## Task details
In the records below, repeat exactly the lines between the line holding "NASTY GAL Belted" and the line holding "Abercrombie & Fitch", inclusive, and drop the pictures.

## Given records
·····
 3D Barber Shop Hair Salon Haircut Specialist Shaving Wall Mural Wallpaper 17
·····
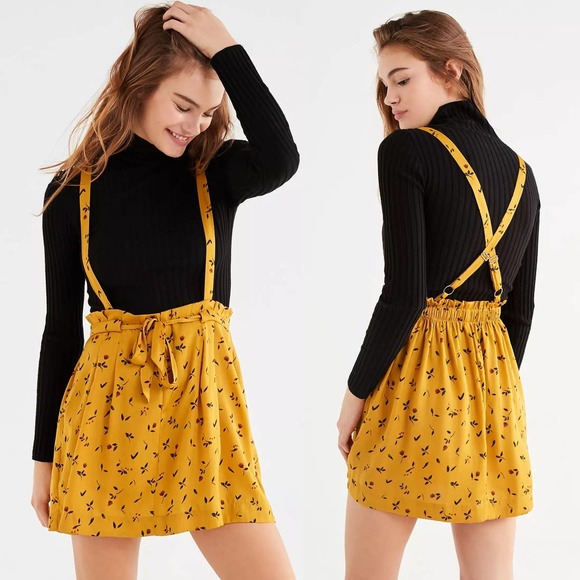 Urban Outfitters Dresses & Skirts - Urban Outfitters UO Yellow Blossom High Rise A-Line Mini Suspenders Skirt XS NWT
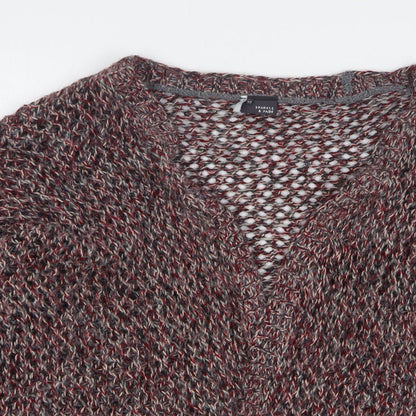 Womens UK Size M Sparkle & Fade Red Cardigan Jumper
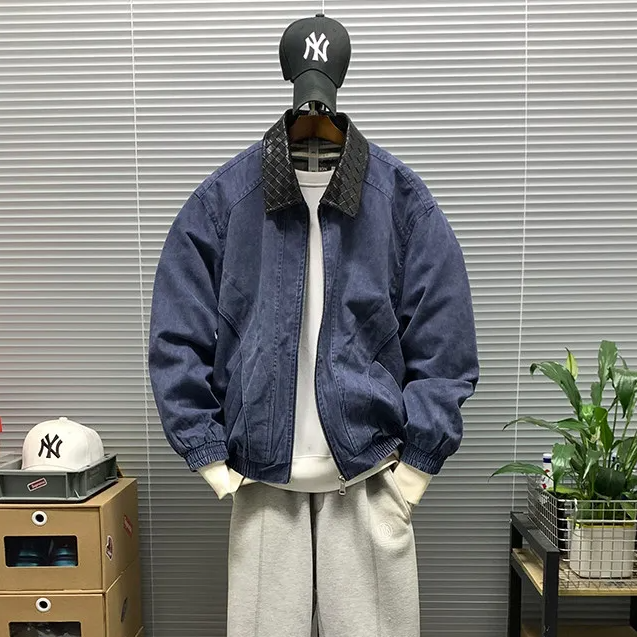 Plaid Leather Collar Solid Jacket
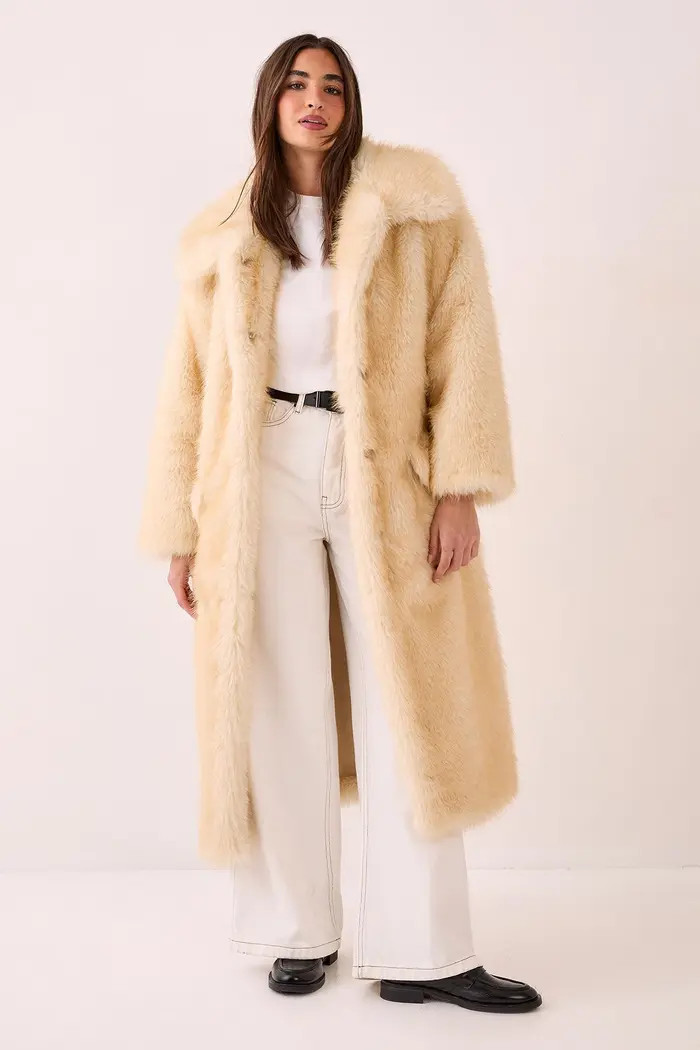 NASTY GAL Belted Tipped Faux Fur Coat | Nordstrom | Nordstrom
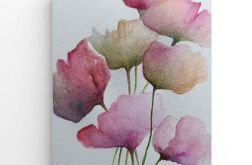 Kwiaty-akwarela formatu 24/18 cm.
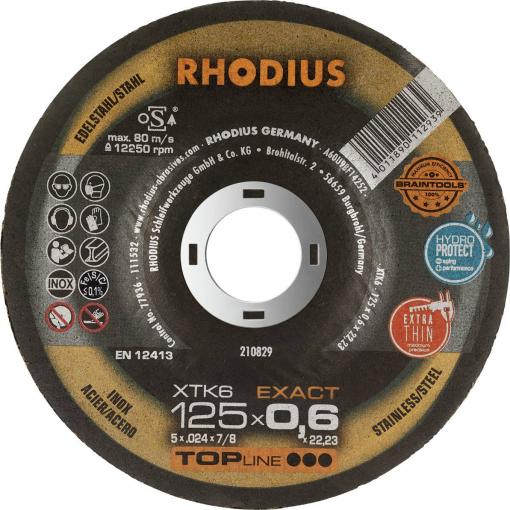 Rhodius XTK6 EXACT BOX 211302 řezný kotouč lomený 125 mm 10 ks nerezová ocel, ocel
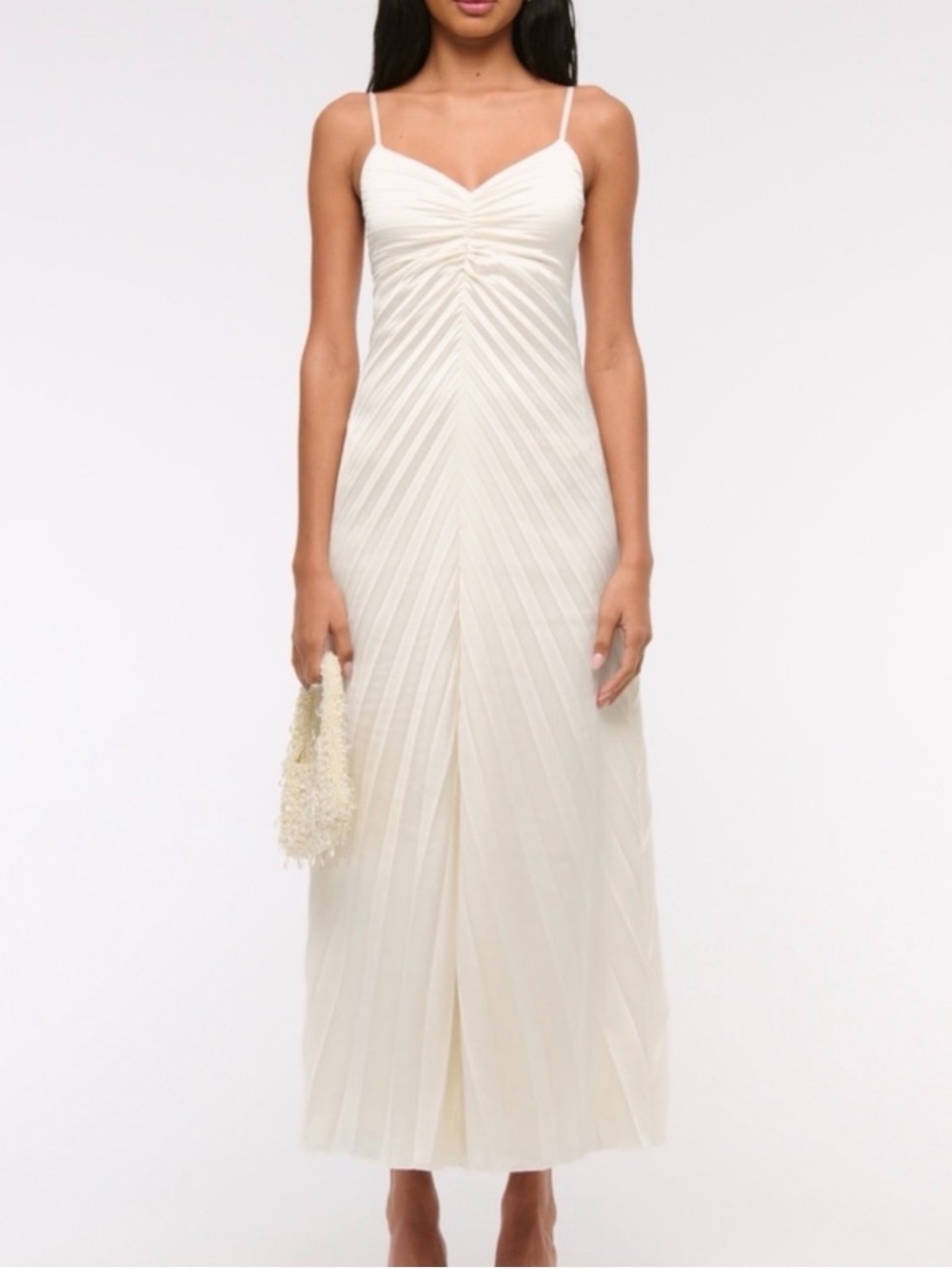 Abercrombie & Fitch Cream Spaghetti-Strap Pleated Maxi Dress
·····
## Task answer
 NASTY GAL Belted Tipped Faux Fur Coat | Nordstrom | Nordstrom
 Kwiaty-akwarela formatu 24/18 cm.
 Rhodius XTK6 EXACT BOX 211302 řezný kotouč lomený 125 mm 10 ks nerezová ocel, ocel
 Abercrombie & Fitch Cream Spaghetti-Strap Pleated Maxi Dress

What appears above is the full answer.